Thanks, everyone. I have one more question that comes up often. How do you approach potential competition entering your key areas of strength next year, such as third-party services and select menu items? Will you change your strategy or do you believe the approach you've outlined will be sufficient? Thank you.

Yes, I believe we will follow the strategy we've outlined. If you consider other companies adopting various platforms in the third-party space, we have done well in terms of innovation and pricing. There is still an opportunity in the pizza category within third-party services to gain further market penetration, as we've mainly focused on first-party sales. However, I believe that by adhering to our strategy and finding the right balance in the third-party market while ensuring we secure the best deals and provide the best experience in first-party, we can start to positively influence trends in our delivery business across both channels. It's essential to ensure there is significant value offered—not just a competitive price, but also value for the money in terms of service experience, product quality, and pricing. We will work diligently to integrate these three elements effectively. Ravi, do you have any additional insights on this?
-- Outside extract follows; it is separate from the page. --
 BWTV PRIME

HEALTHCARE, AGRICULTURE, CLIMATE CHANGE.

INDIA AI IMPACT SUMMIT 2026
Maybe a pretty quick proof point. First, we continue to see sequential growth in the 3P business, even though it continues to be competitive and we had strong gains and both of the two big players in that space. Second, absolutely like the QSR space is dynamic and aggressive right now, but our carry-out business did turn positive in October and we continue to be encouraged by those results. And three, we really leaned into the data science on the marketing and we're identifying LTOs that specifically drive, repeat, and re-engage our frequent and super frequent consumers. So as I said, we're going to go play our game, but we are closely watching the business and checking and adjusting like a great digital native company would.
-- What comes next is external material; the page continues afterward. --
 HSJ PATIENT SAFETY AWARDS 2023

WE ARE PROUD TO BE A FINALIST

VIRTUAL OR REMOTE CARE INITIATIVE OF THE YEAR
Which has been great for me to see, right? As we walk, watch this business and learn this business, for me personally through my first almost 100 days now, I mean, ensuring that we're consumer-led, insight-driven in everything we do to make sure that when we go act, we've got confidence that we're going to get a return for the actions we take and really making sure that we have that challenger brand mindset to play the game a little different and to be disruptive. Those are all opportunities ahead. I feel great. Finally got to build out the team, having Kevin on board, Jenna Bromberg getting announced today on the marketing side, Joe and Ravi picking up expanded responsibilities. It's a team that I'm super proud of but a team that works really well together, and I think you're going to see those benefits play out and not only how the senior team works together here, the talent we have below the senior team, but our partnership with the franchise community to lean in and play a different game to compete even stronger as we finish this year and get into 2025. I'm really excited about these days ahead.

Operator

Thank you. I would now like to turn the conference back to Todd Penegor for closing remarks. Sir?
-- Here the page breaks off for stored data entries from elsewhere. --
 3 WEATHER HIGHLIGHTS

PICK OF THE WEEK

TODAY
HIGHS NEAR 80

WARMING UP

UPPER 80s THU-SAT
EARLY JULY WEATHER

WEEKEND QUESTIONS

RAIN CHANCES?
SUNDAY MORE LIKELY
Well, thanks, and thanks for all the questions today, guys. I really appreciate it. I'd like to sincerely thank you for your time this morning and your continued support of Papa John's. Thank you to our team members and our franchisees for the resiliency and the agility you continue to show during these unique times. Look forward to meeting many of you in person on December 12 in Atlanta. That's right around the corner. So see you all soon. Thanks, everyone.

Operator

This concludes today's conference call. Thank you for participating. You may now disconnect.